§ TEXTO FORNECIDO:
──────────────────────────────
|
*Dieter Kelber
A alta concorrência do
mercado faz com que as empresas tenham de buscar novos modelos
de gestão para se manter competitivas e inovadoras. A última tendência
nesse sentido é a gestão de processos, que vem se transformando
no coração das grandes organizações por coordenar as ações de todas
as suas áreas, desde as vendas até o fornecimento final de produtos
e serviços aos clientes e consumidores finais.
Em outras palavras, cabe à gestão de processos fazer com que áreas como
compras, logística, atendimento ao cliente, recursos humanos, marketing
e finanças trabalhem integradas, em colaboração e sintonia, de modo a
obter elevados índices de resultados, qualidade de atendimento, baixos
custos e alta lucratividade. Ter uma gestão eficiente e eficaz de todos
esses processos é ter um coração de alto desempenho livre de riscos de
enfarte. Não é à toa, portanto, que essa metodologia esteja sendo cada
vez mais adotada em países da Europa e nos Estados Unidos. No Brasil,
podemos citar Telefônica, Daimler-Chrysler, Serasa, Banco Itaú e Unilever
como algumas das companhias que vêm desenvolvendo a gestão de processos,
todas com resultados positivos.
──────────────────────────────
§ INFORMAÇÕES FORNECIDAS:
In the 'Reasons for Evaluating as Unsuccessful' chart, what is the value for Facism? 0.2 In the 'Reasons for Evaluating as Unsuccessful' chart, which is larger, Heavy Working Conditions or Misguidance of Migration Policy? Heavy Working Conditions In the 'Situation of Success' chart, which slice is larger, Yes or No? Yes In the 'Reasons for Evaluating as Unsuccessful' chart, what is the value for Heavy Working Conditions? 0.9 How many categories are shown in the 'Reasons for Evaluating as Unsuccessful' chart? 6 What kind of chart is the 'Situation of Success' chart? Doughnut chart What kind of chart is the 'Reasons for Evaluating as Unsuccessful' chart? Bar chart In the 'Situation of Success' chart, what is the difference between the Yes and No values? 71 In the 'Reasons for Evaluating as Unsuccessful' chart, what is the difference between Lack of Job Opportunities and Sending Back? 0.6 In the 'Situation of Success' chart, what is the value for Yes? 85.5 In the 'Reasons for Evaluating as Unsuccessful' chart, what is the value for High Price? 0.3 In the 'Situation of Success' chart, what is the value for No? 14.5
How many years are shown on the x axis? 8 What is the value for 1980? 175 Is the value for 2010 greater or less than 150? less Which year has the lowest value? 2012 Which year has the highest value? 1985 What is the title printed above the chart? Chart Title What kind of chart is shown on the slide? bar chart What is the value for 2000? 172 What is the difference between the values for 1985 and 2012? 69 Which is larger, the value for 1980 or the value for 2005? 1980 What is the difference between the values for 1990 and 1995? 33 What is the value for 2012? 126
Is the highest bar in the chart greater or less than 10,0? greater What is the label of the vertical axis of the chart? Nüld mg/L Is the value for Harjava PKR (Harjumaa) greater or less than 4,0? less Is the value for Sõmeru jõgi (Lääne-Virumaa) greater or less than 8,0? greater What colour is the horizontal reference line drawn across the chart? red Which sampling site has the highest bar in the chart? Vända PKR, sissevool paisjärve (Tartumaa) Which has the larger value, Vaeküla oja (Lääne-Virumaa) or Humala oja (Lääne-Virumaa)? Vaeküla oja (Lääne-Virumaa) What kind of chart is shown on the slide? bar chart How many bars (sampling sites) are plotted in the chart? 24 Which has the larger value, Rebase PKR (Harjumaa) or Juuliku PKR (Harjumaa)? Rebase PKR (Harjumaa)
──────────────────────────────
§ SEU OBJETIVO: Reescreva de forma mais enxuta o parágrafo do texto sobre gestão de processos que começa com "Em outras palavras", preservando seus fatos principais. A listagem não tem nenhum papel nesta tarefa.

§ RESULTADO DA TAREFA: A gestão de processos integra áreas como compras, logística, atendimento ao cliente, recursos humanos, marketing e finanças. O objetivo é que elas trabalhem em colaboração e alcancem bons resultados, qualidade de atendimento, baixos custos e alta lucratividade. Gerir bem esses processos é como ter um coração de alto desempenho, sem risco de enfarte. Por isso, a metodologia vem sendo cada vez mais adotada na Europa e nos Estados Unidos. No Brasil, Telefônica, Daimler-Chrysler, Serasa, Banco Itaú e Unilever a desenvolvem, todas com resultados positivos.